#### [任务]
a) 根据抛射体轨迹一文回答下列问题：
(i) 文中列出的低速情况下常用的两种空气阻力模型分别是什么？
(ii) 所引论文认为，物体速度低于多少时可认为阻力与速度大小的平方成正比？
(iii) 上赛季英雄视觉代码中针对42mm弹丸建立的方程忽略了什么？
b) 请从抛射体轨迹一文的末尾接续写下去。

带空气阻力的抛射体飞行运动轨迹
Write By Champrin From 2022-11-20 To 2022-11-
GUET Evolution Team Visual Group
在低速情况下,常用的空气阻力模型有两种:
- 空气阻力与速度的一次方成正比
- 空气阻力与速度的二次方成正比
论文《两种空气阻力模型的抛射体飞行轨迹研究 闵永林 陈池》指出:
- 物体的速度低于\(200m/s\)时,可认为阻力与物体速度大小的平方成正比
- 物体速度远小于低速炮弹(\(300m/s\))时,采用第一种模型;物体速度接近于低速炮弹时,采用第二种模型
对于42mm弹丸和飞镖的初射速都低于这两个值,因此对于文章中指出的,两种模型是否都能采用,需要进行验证采用哪种模型效果更好
在上赛季英雄视觉代码中,建立的是对42mm弹丸忽略了竖直方向上的空气阻力的方程,这或许对短距离来说影响不大,但是若要英雄进行远距离吊射,以及用于飞镖视觉当中,需要更高的准确性,需要建立更精确和更细致的方程
空气阻力与速度的一次方成正比
由牛顿第二定律:
\[\begin{aligned}
ma_x & = - kv\cos{\theta} \\
ma_y & = - (mg + kv\sin{\theta})
\end{aligned}
\]
也即:
\[\begin{aligned}
m\frac{d^2x}{d^2t} & = - k\frac{dx}{dt} \\
m\frac{d^2y}{d^2t} & = -mg - k\frac{dy}{dt}
\end{aligned}
\]
也即:
\[ m\frac{dv_x}{dt} = - kv_x \tag{1}
\]
\[ m\frac{dv_y}{dt} = -mg - kv_y \tag{2}
\]
速度与位移方程
对\(\text{(1)}\text{(2)}\)式分离变量,且两边同时积分,
又有\(v_x > 0\),且当 \(t = 0,\, v_x = v_0\cos{\theta},\, v_y = v_0\sin{\theta}\),
可得:
\[ v_x = v_0\cos{\theta} \cdot e^{- \frac{k}{m}t} \tag{3}
\]
\[ v_y = (\frac{mg}{k} + v_0\sin{\theta})e^{-\frac{k}{m}t} - \frac{mg}{k} \tag{4}
\]
对于\(v_x,v_y\),有:
\[\begin{aligned}
v_x & = \frac{dx}{dt} \\
v_y & = \frac{dy}{dt}
\end{aligned}
\]
对\(\text{(3)}\text{(4)}\)式分离变量,且两边同时积分,
且当 \(t = 0,\, x = x_0,\, y = y_0\),
可得:
\[ x = x_0 + \frac{mv_0\cos{\theta}}{k}(1 - e^{- \frac{k}{m}t}) \tag{5}
\]
\[ y = y_0 + \frac{m}{k}(\frac{mg}{k} + v_0\sin{\theta})(1 -e^{-\frac{k}{m}t}) - \frac{mg}{k}t \qquad \tag{6}
\]
轨迹方程
由\(\text{(5)}\)式可得:
\[ 1 - e^{- \frac{k}{m}t} = \frac{k(x - x_0)}{mv_0\cos{\theta}} \tag{7}
\]
\[ t = - \frac{m}{k}\ln(1 - \frac{k(x - x_0)}{mv_0\cos{\theta}}) \tag{8}
\]
联立\(\text{(6)}\text{(7)}\text{(8)}\)式,消去\(t\),可得轨迹方程:
\[ y = y_0 + (\frac{mg}{kv_0\cos{\theta}} + \tan{\theta})(x - x_0) + \frac{m^2g}{k^2}\ln(1 - \frac{k(x - x_0)}{mv_0\cos{\theta}}) \tag{9}
\]
令\(v_y = 0\),由式\((3)\)可得抛射体到达最高点的时间:
\[t = -\frac{m}{k}\ln{(\cfrac{mg}{mg + kv_0\sin{\theta}})}
\]
落回初始高度所需时间\(t\)

#### [数据条目]
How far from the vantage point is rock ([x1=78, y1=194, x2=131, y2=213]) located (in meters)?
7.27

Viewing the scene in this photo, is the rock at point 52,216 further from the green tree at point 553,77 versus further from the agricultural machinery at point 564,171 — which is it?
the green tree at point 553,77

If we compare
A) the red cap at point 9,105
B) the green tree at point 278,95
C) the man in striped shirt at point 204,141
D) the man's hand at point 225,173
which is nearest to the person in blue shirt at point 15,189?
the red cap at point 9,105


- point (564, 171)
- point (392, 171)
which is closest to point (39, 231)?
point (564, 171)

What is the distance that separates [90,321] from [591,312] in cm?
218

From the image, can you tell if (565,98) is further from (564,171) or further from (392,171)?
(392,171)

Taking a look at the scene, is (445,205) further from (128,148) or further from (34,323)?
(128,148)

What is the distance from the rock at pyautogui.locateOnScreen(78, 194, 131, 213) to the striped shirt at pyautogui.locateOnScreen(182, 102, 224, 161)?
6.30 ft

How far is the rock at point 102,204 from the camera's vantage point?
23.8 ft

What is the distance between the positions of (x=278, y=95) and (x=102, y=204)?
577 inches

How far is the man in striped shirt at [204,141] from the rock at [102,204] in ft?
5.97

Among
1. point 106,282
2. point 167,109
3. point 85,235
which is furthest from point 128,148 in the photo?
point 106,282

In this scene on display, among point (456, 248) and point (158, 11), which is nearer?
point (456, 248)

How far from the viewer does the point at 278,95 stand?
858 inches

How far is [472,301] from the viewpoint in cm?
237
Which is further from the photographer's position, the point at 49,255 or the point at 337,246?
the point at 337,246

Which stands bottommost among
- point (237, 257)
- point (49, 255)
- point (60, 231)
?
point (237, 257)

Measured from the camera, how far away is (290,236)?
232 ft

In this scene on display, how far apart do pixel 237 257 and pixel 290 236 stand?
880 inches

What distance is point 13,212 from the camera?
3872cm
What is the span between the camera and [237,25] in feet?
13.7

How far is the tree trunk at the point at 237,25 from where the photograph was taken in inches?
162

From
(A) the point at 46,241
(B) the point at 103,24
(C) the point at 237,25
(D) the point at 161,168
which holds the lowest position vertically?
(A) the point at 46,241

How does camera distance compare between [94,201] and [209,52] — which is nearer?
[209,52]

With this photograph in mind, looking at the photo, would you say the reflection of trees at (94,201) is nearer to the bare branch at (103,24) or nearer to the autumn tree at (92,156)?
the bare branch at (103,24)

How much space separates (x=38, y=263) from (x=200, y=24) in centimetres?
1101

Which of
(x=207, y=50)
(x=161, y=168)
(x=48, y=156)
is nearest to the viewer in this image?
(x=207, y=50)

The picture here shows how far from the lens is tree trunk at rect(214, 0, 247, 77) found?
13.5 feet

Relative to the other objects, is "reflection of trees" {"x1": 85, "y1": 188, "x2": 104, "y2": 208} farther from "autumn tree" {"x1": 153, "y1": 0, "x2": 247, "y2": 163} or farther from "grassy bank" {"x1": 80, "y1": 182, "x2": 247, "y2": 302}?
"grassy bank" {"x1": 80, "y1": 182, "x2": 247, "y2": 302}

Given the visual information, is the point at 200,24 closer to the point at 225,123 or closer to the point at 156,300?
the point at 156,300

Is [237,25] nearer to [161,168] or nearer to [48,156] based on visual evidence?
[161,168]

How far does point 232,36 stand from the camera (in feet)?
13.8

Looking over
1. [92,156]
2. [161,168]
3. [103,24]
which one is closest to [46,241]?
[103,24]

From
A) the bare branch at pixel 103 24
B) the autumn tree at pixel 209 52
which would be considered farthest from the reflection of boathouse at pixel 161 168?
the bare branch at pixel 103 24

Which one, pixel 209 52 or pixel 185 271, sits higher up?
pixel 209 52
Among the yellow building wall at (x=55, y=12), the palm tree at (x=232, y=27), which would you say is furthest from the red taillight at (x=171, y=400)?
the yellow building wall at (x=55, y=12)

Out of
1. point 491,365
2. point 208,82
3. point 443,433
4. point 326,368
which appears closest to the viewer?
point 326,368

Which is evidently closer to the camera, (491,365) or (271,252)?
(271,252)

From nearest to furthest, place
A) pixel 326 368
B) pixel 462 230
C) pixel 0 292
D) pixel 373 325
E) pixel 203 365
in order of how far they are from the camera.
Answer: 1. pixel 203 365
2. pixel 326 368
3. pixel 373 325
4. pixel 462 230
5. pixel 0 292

#### [各题答案]
a)
(i) 空气阻力与速度的一次方成正比；空气阻力与速度的二次方成正比。
(ii) \(200m/s\)。
(iii) 忽略了竖直方向上的空气阻力。

b)
\(y = y_0\)为初始高度,那么令\(\text{(6)}\)式中\(y = y_0\)得:
\[ y_0 = y_0 + \frac{m}{k}(\frac{mg}{k} + v_0\sin{\theta})(1 -e^{-\frac{k}{m}t}) - \frac{mg}{k}t \\
\]
\[ gt = (\frac{mg}{k} + v_0\sin{\theta})(1 - e^{-\frac{k}{m}t})\tag{10}
\]
可见,这是一个超越方程,无法直接求出\(t\),那么可以想到展开\(e^{-\frac{k}{m}t}\)
展开\(e^{-\frac{k}{m}t}\)
在\(t = 0\)处,把\(e^{-\frac{k}{m}t}\)展开成\(t\)的幂级数:
第一步:
\[f(0) = 1 ,f'(0) = (-\frac{k}{m})^1 ,f''(0) = (-\frac{k}{m})> ^2, ... ,f^{(n)}(0) = (-\frac{k}{m})^n
\]
第二步:
\[ f(0) + f'(0)t + \frac{f''(0)}{2!}t^2 + ... + \frac{f^{(n)} (0)}{n!}t^n + ...
\]
得级数:
\[ 1 + (-\frac{k}{m})t + \frac{(-\frac{k}{m})^2}{2!}t^2 > + ... + \frac{(-\frac{k}{m})^n}{n!}t^n + ...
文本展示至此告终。